**Supplied passage**
By Robert C. Post Updated Dec 31, 2017, 11:33am EST
We are witnessing an escalating chorus of complaints that modern universities are trampling on the First Amendment. Universities stand accused of catering to the weakness of students with “fragile egos,” in Attorney General Jeff Sessions’s words, who cannot bear to be offended by ideas that they oppose.
“Freedom of thought and speech on the American campus are under attack,” Sessions said at Georgetown in September, in a speech that referred to several incidents that have become touchstones for free speech advocates — including the the controversy that erupted at Berkeley when right-wing columnist Ben Shapiro spoke, and the shouting down of The Bell Curve author Charles Murray at Middlebury College last spring. Especially deplorable was the fact one of Murray’s hosts, a professor, was injured in a post-speech scuffle.
Seen in its best light, the controversy about free speech in American universities bespeaks fear that the next generation of Americans will not have been educated to engage in public debate, which necessarily entails encounter with alien and frequently outrageous perspectives. That is a problem well worth addressing, especially as our politics grows more diverse and more polarized. Universities do have a great responsibility to educate students for citizenship in a country violently split along lines of ideology and identity.

**What you should do**
Carry the essay on campus free speech forward from its final sentence. The items that follow were drawn from a separate source.

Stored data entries
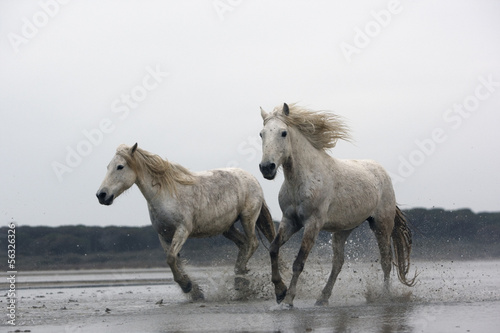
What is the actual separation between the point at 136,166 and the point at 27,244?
A: 38.1ft

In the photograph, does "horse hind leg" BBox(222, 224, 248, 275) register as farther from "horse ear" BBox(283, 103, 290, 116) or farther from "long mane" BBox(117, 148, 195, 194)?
Answer: "horse ear" BBox(283, 103, 290, 116)

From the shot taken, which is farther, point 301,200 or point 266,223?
point 266,223

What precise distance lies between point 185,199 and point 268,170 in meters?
3.30

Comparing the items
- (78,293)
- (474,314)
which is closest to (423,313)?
(474,314)

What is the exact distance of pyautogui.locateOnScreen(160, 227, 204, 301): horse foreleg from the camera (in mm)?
12820

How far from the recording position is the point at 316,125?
11672 mm

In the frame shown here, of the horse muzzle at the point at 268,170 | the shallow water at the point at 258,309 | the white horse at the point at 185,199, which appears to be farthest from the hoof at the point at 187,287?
the horse muzzle at the point at 268,170

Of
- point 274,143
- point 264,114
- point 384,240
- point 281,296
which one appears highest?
point 264,114

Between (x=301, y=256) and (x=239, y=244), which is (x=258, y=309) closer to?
(x=301, y=256)

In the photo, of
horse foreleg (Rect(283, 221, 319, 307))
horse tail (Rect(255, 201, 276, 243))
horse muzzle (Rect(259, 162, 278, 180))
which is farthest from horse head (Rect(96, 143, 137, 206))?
Answer: horse foreleg (Rect(283, 221, 319, 307))

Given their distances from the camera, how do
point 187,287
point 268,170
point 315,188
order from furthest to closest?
point 187,287 < point 315,188 < point 268,170

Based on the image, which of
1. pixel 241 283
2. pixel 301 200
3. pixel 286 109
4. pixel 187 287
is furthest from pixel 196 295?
pixel 286 109

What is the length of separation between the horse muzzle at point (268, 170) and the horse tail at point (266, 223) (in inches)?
191

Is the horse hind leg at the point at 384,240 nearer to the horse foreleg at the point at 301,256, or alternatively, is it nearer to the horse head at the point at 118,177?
the horse foreleg at the point at 301,256
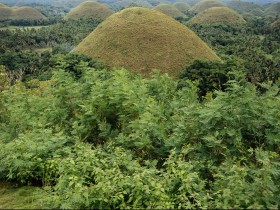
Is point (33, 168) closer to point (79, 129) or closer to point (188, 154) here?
point (79, 129)

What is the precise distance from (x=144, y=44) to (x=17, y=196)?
84.4ft

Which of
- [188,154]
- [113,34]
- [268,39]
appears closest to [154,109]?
[188,154]

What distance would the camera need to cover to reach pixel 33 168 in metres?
6.94

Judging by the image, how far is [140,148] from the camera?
7.41 m

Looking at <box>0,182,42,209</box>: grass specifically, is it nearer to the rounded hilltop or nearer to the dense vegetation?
the dense vegetation

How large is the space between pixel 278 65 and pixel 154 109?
99.6ft

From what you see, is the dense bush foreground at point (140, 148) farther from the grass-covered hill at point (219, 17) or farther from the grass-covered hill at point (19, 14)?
the grass-covered hill at point (19, 14)

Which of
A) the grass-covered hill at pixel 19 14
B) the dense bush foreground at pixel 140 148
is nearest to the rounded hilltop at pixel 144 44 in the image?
the dense bush foreground at pixel 140 148

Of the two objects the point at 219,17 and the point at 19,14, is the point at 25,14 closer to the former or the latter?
the point at 19,14

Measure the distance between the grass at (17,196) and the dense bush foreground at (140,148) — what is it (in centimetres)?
19

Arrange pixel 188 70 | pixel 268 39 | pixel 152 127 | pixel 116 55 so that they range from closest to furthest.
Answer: pixel 152 127 → pixel 188 70 → pixel 116 55 → pixel 268 39

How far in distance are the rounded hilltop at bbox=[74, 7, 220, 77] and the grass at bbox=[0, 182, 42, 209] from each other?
21085 millimetres

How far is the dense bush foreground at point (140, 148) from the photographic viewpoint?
18.4 ft

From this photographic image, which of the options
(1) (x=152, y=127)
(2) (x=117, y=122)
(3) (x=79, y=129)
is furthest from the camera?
(2) (x=117, y=122)
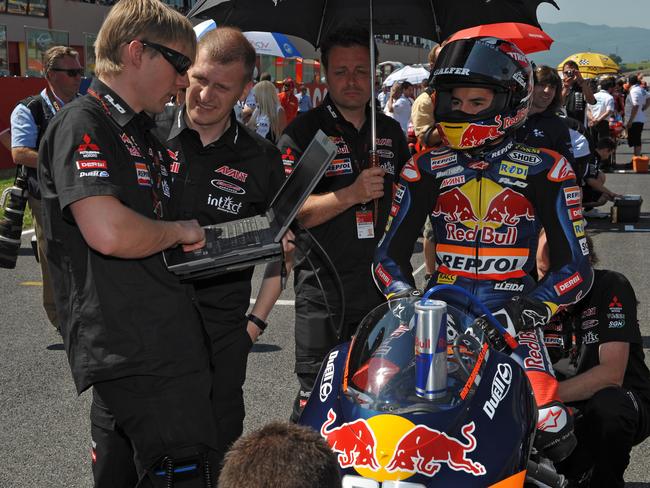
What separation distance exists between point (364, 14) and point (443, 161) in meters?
1.40

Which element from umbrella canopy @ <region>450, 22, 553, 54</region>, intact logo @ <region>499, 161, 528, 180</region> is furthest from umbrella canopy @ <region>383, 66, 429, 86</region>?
intact logo @ <region>499, 161, 528, 180</region>

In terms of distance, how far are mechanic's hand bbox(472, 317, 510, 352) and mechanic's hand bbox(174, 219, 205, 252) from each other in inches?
38.1

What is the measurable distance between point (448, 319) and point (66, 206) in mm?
1261

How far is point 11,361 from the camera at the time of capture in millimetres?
6316

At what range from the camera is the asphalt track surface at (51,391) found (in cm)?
457

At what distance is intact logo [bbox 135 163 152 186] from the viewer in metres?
2.59

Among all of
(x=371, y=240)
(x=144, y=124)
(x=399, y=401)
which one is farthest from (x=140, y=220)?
(x=371, y=240)

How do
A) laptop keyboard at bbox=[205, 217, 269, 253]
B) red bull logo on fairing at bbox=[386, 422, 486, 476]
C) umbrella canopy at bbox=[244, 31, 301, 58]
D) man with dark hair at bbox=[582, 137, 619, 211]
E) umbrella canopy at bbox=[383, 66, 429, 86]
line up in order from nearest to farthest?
red bull logo on fairing at bbox=[386, 422, 486, 476] < laptop keyboard at bbox=[205, 217, 269, 253] < man with dark hair at bbox=[582, 137, 619, 211] < umbrella canopy at bbox=[244, 31, 301, 58] < umbrella canopy at bbox=[383, 66, 429, 86]

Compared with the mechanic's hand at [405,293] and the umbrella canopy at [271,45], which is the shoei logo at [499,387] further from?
the umbrella canopy at [271,45]

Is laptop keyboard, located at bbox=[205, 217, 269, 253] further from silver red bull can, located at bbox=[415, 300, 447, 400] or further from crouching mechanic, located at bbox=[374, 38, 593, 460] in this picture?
crouching mechanic, located at bbox=[374, 38, 593, 460]

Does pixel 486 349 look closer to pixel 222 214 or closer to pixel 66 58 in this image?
pixel 222 214

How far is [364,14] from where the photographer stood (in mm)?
4668

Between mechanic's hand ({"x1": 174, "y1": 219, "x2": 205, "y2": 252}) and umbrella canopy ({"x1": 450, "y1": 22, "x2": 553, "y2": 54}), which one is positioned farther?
umbrella canopy ({"x1": 450, "y1": 22, "x2": 553, "y2": 54})

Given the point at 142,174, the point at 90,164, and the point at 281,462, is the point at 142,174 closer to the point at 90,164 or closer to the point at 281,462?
the point at 90,164
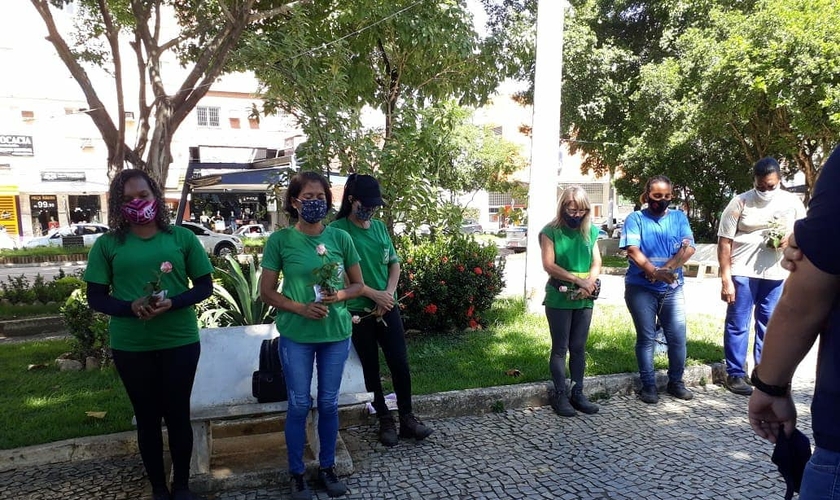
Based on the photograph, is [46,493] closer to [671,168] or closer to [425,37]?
[425,37]

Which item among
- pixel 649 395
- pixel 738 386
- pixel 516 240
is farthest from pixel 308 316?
pixel 516 240

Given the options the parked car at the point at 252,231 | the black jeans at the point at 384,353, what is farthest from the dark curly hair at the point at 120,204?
the parked car at the point at 252,231

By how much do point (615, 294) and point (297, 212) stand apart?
864 cm

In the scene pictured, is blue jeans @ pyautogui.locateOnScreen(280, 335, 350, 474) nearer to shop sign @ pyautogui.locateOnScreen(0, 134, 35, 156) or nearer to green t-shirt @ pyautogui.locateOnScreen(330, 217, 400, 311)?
green t-shirt @ pyautogui.locateOnScreen(330, 217, 400, 311)

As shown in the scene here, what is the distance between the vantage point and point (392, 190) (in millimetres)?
6270

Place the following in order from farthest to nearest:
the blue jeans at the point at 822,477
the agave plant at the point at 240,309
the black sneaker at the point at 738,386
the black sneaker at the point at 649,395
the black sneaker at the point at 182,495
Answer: the agave plant at the point at 240,309
the black sneaker at the point at 738,386
the black sneaker at the point at 649,395
the black sneaker at the point at 182,495
the blue jeans at the point at 822,477

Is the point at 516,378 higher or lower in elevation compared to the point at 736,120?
lower

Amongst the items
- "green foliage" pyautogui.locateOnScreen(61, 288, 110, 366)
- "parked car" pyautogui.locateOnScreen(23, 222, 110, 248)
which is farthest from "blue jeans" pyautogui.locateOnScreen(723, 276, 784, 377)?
"parked car" pyautogui.locateOnScreen(23, 222, 110, 248)

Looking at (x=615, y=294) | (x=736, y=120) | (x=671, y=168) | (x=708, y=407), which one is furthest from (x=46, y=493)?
(x=671, y=168)

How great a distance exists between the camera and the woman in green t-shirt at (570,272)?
4297 millimetres

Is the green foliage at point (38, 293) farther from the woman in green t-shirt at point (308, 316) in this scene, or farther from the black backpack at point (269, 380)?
the woman in green t-shirt at point (308, 316)

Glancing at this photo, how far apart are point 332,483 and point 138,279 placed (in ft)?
5.24

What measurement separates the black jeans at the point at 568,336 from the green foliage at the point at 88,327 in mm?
4171

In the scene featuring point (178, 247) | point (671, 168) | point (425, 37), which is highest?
point (425, 37)
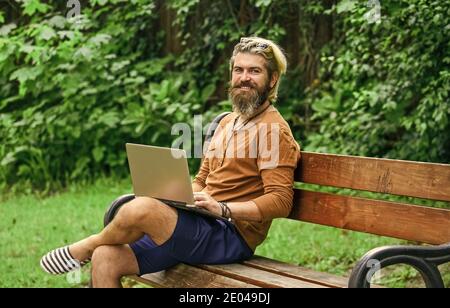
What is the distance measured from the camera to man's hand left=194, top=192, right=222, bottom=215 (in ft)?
10.7

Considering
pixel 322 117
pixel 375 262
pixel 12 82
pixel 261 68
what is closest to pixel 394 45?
pixel 322 117

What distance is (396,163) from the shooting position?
128 inches

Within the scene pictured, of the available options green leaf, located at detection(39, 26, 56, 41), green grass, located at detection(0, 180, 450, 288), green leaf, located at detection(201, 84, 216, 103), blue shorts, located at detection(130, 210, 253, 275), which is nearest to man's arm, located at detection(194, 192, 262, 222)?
blue shorts, located at detection(130, 210, 253, 275)

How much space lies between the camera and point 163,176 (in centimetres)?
330

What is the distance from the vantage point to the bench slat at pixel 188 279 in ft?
10.7

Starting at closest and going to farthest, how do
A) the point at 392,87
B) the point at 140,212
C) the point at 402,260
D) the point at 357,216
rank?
the point at 402,260
the point at 140,212
the point at 357,216
the point at 392,87

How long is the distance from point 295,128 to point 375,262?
4.92 meters

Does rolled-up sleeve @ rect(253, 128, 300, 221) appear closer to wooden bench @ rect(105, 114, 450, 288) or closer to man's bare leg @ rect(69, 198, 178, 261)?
wooden bench @ rect(105, 114, 450, 288)

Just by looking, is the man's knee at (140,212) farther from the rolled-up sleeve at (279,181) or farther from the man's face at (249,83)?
the man's face at (249,83)

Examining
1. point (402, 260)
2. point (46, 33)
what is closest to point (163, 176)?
point (402, 260)

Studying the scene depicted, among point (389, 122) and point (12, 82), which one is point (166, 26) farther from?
point (389, 122)

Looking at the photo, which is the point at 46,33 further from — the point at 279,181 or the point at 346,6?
the point at 279,181

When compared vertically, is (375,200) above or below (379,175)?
below

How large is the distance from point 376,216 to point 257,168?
544 mm
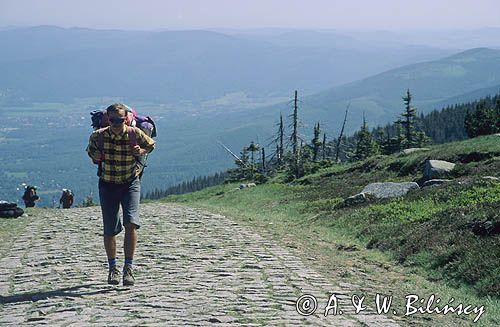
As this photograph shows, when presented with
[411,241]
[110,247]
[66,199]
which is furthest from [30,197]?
[110,247]

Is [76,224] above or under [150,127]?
under

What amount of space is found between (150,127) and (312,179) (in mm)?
27747

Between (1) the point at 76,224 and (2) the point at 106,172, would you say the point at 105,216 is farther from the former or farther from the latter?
Answer: (1) the point at 76,224

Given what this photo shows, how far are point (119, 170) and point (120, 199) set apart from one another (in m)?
0.45

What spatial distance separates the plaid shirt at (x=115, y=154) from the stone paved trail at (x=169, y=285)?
157cm

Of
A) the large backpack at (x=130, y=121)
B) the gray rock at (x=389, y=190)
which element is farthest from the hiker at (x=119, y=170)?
the gray rock at (x=389, y=190)

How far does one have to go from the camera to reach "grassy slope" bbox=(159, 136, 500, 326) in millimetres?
9773

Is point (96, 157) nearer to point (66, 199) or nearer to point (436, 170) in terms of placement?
point (436, 170)

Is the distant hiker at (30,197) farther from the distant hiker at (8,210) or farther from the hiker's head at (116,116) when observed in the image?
the hiker's head at (116,116)

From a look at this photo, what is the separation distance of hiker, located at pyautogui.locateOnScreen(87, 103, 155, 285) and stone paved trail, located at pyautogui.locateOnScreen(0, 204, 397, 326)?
705mm

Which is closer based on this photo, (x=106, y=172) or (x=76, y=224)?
(x=106, y=172)

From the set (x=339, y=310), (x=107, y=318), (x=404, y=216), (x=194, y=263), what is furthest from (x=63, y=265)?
(x=404, y=216)

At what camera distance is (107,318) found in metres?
7.62

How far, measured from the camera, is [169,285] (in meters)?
9.57
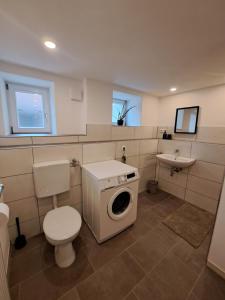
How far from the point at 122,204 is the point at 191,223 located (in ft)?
3.56

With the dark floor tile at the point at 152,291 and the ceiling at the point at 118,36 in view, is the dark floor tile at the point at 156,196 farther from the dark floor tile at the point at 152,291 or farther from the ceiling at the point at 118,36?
the ceiling at the point at 118,36

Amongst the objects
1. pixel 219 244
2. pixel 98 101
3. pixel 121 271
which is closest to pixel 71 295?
pixel 121 271

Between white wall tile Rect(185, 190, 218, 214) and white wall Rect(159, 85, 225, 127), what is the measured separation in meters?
1.22

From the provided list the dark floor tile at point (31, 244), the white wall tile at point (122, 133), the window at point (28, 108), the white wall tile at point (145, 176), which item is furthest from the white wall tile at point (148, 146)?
the dark floor tile at point (31, 244)

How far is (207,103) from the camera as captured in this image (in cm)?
220

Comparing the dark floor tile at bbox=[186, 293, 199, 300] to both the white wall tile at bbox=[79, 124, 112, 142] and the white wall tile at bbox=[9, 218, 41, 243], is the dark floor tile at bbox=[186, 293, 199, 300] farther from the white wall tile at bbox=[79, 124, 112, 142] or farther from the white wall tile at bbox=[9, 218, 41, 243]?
the white wall tile at bbox=[79, 124, 112, 142]

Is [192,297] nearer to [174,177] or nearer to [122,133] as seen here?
[174,177]

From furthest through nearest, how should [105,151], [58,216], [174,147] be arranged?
1. [174,147]
2. [105,151]
3. [58,216]

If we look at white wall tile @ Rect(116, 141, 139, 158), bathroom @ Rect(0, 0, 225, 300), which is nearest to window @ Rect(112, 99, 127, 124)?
bathroom @ Rect(0, 0, 225, 300)

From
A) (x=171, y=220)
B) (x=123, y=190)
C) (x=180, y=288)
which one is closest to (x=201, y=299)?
(x=180, y=288)

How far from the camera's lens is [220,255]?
1263 mm

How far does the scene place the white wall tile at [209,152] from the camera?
6.57ft

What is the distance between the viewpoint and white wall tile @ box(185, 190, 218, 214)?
2143 millimetres

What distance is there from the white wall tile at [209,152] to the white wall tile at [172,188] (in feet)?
2.30
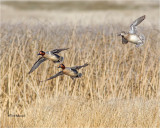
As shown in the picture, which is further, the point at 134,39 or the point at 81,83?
the point at 81,83

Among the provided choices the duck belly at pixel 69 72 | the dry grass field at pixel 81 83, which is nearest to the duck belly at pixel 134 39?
the duck belly at pixel 69 72

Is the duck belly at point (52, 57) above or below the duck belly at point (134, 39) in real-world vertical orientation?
below

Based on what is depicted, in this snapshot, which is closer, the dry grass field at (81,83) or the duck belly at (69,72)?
the duck belly at (69,72)

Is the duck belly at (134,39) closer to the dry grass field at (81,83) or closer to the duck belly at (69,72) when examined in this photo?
the duck belly at (69,72)

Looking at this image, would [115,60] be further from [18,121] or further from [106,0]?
[106,0]

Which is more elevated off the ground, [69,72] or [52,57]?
[52,57]

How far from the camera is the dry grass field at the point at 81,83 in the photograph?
452 centimetres

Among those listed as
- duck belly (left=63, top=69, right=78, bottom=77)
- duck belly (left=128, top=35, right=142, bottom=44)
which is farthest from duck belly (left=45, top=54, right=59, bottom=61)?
duck belly (left=128, top=35, right=142, bottom=44)

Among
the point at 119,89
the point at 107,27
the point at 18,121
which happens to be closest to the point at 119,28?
the point at 107,27

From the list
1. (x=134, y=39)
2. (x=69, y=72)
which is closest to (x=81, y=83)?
(x=69, y=72)

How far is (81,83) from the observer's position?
5.09 metres

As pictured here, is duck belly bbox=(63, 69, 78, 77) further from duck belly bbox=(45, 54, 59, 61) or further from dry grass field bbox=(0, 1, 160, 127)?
dry grass field bbox=(0, 1, 160, 127)

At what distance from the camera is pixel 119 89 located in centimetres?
524

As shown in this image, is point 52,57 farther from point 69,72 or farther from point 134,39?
point 134,39
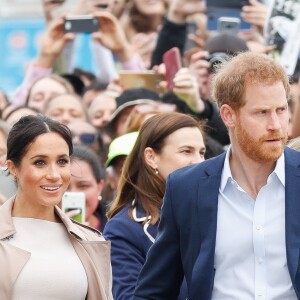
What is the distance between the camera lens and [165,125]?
6.46 m

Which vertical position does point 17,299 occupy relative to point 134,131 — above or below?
above

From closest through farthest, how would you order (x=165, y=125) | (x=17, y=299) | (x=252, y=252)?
1. (x=252, y=252)
2. (x=17, y=299)
3. (x=165, y=125)

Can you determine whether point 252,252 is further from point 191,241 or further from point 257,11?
point 257,11

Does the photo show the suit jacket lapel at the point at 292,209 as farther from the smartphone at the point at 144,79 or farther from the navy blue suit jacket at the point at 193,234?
the smartphone at the point at 144,79

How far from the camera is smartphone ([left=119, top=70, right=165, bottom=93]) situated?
383 inches

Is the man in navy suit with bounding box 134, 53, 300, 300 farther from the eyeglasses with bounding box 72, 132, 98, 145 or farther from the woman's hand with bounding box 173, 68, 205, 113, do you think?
the eyeglasses with bounding box 72, 132, 98, 145

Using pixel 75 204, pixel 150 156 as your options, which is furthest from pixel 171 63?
pixel 150 156

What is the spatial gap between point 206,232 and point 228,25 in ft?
19.0

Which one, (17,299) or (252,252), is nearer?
(252,252)

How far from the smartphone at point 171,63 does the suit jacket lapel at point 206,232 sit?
4226 millimetres

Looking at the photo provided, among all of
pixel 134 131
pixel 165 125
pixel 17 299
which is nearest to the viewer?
pixel 17 299

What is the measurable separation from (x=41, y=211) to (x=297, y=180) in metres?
1.21

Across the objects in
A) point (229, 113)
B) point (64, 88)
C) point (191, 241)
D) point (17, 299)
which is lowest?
point (64, 88)

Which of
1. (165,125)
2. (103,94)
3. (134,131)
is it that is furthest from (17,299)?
(103,94)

**Written reply**
The language and structure of First Amendment rights, however, is a misguided way to conceptualize the complex and subtle processes that make such education possible. First Amendment rights were developed and defined in order to protect the political life of the nation. But life within universities is not a mirror of that life.
The Supreme Court has often observed that the First Amendment is the “guardian of our democracy.” By guaranteeing that all can participate in the formation “of that public opinion which is the final source of government in a democratic state,” the First Amendment lies at the foundation of our self-governance.
The noted legal scholar Alexander Meiklejohn once said that the First Amendment created an “equality of status in the field of ideas.” It prevents the state from excluding persons from public discourse on the basis of what they have to say. It extends to each citizen the promise that they will enjoy the equal right to influence the development of public opinion.
There are many arenas in which all ideas are not considered equal
But here we are talking about public discourse: the free flow of ideas in newspapers, in public squares, on debate stages, on theatrical stages, in art galleries and concert halls. Outside of the sphere of public discourse, equality is not so obviously desirable. Consider, for example, doctors and their patients. The law properly does not treat doctors and their patients as equals. We do not apply to doctors sued for malpractice the core First Amendment doctrine that “there is no such thing as false idea.” We hold doctors accountable for their expertise.